-- PASSAGE SHOWN follows --
Update 25th April:
Illumina have released a support bulletin “Best Practices for High Sensitivity Applications: Minimizing Sample Carryover”, this is accessible through Illumina’s website
, or SEQanswers
. You’ll need an Illumina login!
Illumina say that sample carryover is more likely to have an effect on very low detection threshold applications. Internal testing found sample carryover is typically below 0.1%, representing 1 read in 1000. Keep doing your maintenance washes (water and Tween) and do not use other wash additives, such as bleach, Triton or other decontamination solutions.
The post as it was…
A rather hot topic popped up on SEQanswers a few days ago. A new member Harlon, posted about seeing library contamination and carry-over between MiSeq runs; i.e. you get reads from the last run in the current one! So far the post has had almost 700 views and 13 replies. At least two are confirmations that this is being seen in other labs.
|Are barcodes broken?
We are going to check our MiSeq runs!
Fingers crossed we don’t see this issue on our machine!!!
So what’s the problem: How big this issue is going to be is difficult to see right now but I’d expect it to be either a flash in the pan or a major headache for Illumina. If the issue is widespread then all the people that bought MiSeq for clinical work are going to need a much more robust cleaning protocol between runs. The current washes already add an hour to the run time and the use of NaOH is likely to be detrimental to the fluidics of the instrument.
Unfortunately many labs are using MiSeq to detect low prevalence mutations in cancer samples, at or even lower than 1%, and we’re hoping to push that lower and lower. However the 0.2% carryover reported by Harlon would suggest a sensitivity of detection limit of at least 1% and possibly more like 2% if we are conservative in not mis-reporting contamination as clinically relevant mutations.
Imagine a patient with a BRAFV600E mutation that clearly requires Vemurafinib treatment. Another patient is sequenced on the next MiSeq run and appears to be BRAF normal, but with a 1% mutant BRAF, what does that result mean for treatment? We’re still very much in the early days of NGS for clinical decision making. But we can look at parallels with forensics and STR-profiling. A 1% contamination rate would simply not be tolerated, people might actually to to jail for running such sloppy forensic services.
The future is suddenly not quite so bright.
-- PASSAGE SHOWN concluded --
-- PROVIDED RECORDS follows --
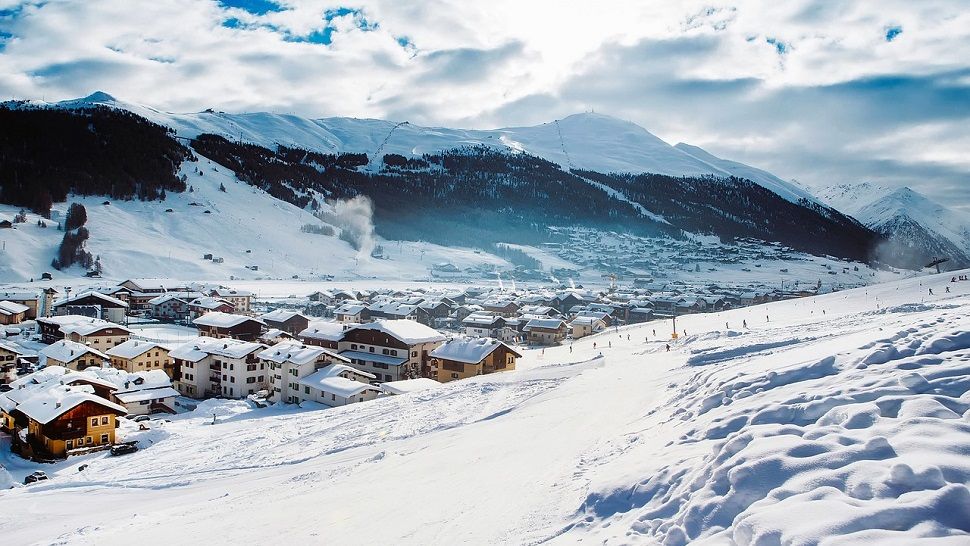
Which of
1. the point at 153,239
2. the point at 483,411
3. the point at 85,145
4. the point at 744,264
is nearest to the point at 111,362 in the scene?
the point at 483,411

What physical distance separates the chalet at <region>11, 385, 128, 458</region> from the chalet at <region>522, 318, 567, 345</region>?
36714 mm

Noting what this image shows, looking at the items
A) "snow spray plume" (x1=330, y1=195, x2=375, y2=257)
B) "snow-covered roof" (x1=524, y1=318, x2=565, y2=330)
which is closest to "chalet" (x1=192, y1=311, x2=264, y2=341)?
"snow-covered roof" (x1=524, y1=318, x2=565, y2=330)

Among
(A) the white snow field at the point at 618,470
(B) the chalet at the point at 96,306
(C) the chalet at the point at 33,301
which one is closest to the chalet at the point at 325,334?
(A) the white snow field at the point at 618,470

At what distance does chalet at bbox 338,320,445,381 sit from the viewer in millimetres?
37906

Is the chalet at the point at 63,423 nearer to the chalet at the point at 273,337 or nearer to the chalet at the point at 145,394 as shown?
the chalet at the point at 145,394

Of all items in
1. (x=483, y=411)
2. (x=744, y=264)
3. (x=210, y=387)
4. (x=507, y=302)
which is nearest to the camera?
(x=483, y=411)

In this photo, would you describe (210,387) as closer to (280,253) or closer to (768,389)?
(768,389)

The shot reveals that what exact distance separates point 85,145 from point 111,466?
140 meters

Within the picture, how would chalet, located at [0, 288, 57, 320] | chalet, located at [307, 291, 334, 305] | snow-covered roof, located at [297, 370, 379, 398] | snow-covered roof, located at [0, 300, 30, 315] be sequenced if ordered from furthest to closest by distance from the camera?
Answer: chalet, located at [307, 291, 334, 305] < chalet, located at [0, 288, 57, 320] < snow-covered roof, located at [0, 300, 30, 315] < snow-covered roof, located at [297, 370, 379, 398]

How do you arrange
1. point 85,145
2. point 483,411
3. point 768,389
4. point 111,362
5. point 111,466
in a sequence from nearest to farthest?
point 768,389, point 483,411, point 111,466, point 111,362, point 85,145

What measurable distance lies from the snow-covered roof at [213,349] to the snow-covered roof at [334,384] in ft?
17.1

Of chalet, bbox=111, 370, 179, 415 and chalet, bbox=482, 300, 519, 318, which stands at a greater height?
chalet, bbox=482, 300, 519, 318

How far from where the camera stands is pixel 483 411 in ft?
55.4

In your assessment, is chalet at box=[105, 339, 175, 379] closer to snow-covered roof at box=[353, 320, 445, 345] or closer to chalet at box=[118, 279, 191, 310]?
snow-covered roof at box=[353, 320, 445, 345]
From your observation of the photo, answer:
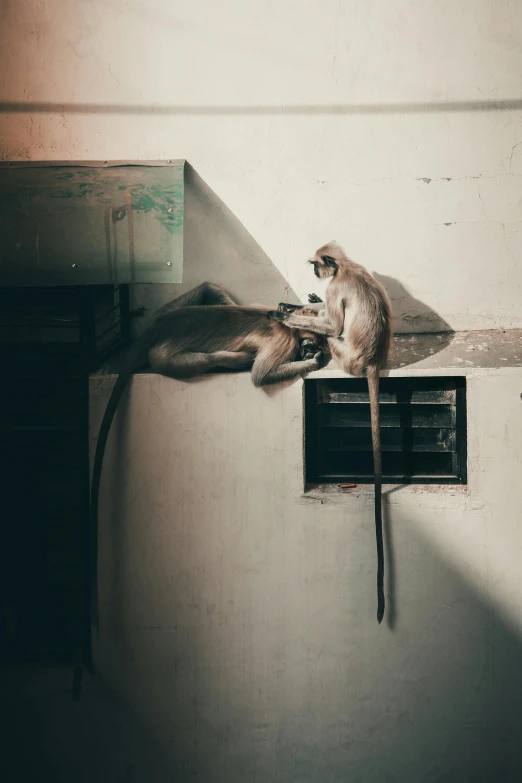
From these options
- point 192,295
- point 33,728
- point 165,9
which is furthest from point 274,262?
point 33,728

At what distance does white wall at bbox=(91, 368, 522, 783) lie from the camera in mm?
3939

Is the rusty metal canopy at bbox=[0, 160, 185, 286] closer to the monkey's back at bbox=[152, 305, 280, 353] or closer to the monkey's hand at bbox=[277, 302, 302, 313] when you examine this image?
the monkey's back at bbox=[152, 305, 280, 353]

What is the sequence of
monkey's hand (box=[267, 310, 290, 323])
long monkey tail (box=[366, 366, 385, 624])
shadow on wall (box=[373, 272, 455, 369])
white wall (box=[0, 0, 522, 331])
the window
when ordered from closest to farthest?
long monkey tail (box=[366, 366, 385, 624]) → the window → monkey's hand (box=[267, 310, 290, 323]) → white wall (box=[0, 0, 522, 331]) → shadow on wall (box=[373, 272, 455, 369])

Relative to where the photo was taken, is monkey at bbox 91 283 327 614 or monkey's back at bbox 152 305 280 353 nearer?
monkey at bbox 91 283 327 614

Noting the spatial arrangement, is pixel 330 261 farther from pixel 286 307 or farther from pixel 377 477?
pixel 377 477

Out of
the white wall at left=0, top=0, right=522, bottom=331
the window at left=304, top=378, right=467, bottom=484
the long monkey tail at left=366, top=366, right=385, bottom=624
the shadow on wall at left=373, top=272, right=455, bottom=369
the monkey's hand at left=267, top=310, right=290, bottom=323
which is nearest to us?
the long monkey tail at left=366, top=366, right=385, bottom=624

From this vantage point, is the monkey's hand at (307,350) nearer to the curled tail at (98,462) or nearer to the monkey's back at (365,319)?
the monkey's back at (365,319)

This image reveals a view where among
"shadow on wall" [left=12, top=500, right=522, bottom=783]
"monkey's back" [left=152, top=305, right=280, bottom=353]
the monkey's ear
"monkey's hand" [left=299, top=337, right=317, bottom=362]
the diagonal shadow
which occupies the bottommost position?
"shadow on wall" [left=12, top=500, right=522, bottom=783]

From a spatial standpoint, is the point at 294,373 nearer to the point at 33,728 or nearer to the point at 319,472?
the point at 319,472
-- PROVIDED RECORDS concluded --
■ WHAT TO WORK ON
1. In the MiSeq carryover post, what level of sample carryover did Illumina's internal testing typically find?
2. Pick up the MiSeq carryover post after its final sentence and continue it.
The records have no connection to the MiSeq carryover post.

■ ANSWERS GIVEN
1. Typically below 0.1%, or 1 read in 1000.

2.
What can you do about your data: We are thinking about the best way to monitor carry-over. We use a demultiplexing script that can identify all barcode sequences present in the index read rather than simply demultiplexing against a manifest. I had asked a while ago what all the non-demultiplexed reads were, even though a good run only has a few percent. It seems it’s not all sequencing errors after all. But we did not think to look back at previous runs and see if the contaminating indexes were coming from previous samples.
I hope we can quickly introduce a check that compares index reads form run to run and looks specifically at how much carry over is happening. once we have a good idea of how bad the issue is then we can think about the best way to resolve it. I’m sure Illumina’ engineers will be burning the midnight oil for the next couple of weeks coming up with a fix.
What about 2500: The same issue is likely to plague 2500 rapid run users as well, as the same on-board clustering is used. In hindsight using a fixed tip for introduction of the sample to MiSeq and HiSeq 2500 was not the optimal choice, but I don’t see an easy way for Illumina to make this a disposable option. And I can’t see an easy way to guarantee elimination of carry over without using a disposable tip.
Even a disposable tip may not be enough if residual sample is left in the fluidics lines on the MiSeq and HiSeq 2500. I’d expect this to be vanishingly small, but someone is going to need to design some careful experiments to prove just how much of an issue this is.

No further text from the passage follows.